The HPQ also includes self-reported status for 28 health conditions covering 9 broad domains [122]. This study used a similar, self-reported list of health conditions to be consistent with those used in previous Raine follow-ups [167], which has good overlap with the HPQ for common conditions but also includes conditions potentially important for work productivity loss in this age-group but not covered by the HPQ, such as menstrual disorders. Self-report of conditions on such checklists has a high concordance with medical records [168].

Standard, overnight monitored polysomnography was performed in home-like bedrooms at the University of Western Australia’s Centre for Sleep Science. Measurements included electroencephalogram, electrooculograms, submental electromyogram, oronasal airflow, chest wall motion, and arterial oxygen saturation. All studies were monitored by a Sleep Scientist. Scoring for sleep stages, respiratory events and arousals were performed according to current American Academy of Sleep Medicine criteria [169].

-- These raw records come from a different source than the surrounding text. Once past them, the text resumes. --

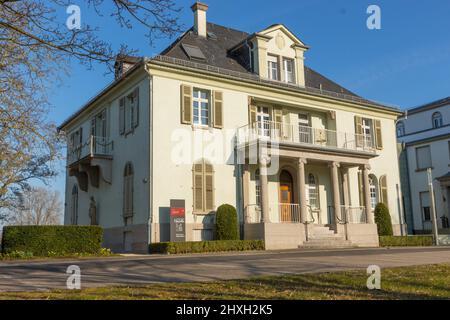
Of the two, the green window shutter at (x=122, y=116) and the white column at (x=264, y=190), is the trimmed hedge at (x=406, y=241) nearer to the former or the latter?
the white column at (x=264, y=190)

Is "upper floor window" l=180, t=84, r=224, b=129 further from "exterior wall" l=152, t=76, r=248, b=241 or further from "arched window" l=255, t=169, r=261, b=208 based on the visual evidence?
"arched window" l=255, t=169, r=261, b=208

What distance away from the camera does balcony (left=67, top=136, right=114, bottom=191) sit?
81.4ft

The following sleep-related questionnaires were also administered: Pittsburgh Sleep Quality Index: a self-administered questionnaire that measures sleep quality and sleep disturbance retrospectively over a one month period; the Berlin questionnaire: a self-administered questionnaire that identifies individuals at risk for the sleep apnea syndrome; the Epworth Sleepiness questionnaire: a self-administered questionnaire regarding the levels of daytime sleepiness in various situations; and, the short Functional Outcomes of Sleep Questionnaire: a self-administered questionnaire designed to assess the impact of excessive sleepiness on multiple activities of everyday living (activity, vigilance, relationships, productivity, social outcome).

Wrist and hip accelerometry was undertaken for one week (see physical activity section for details).

Sleep diary was given to each participant at the overnight sleep study in order to document sleep quality and sleep hours for a week in their normal lives (see physical activity section for details).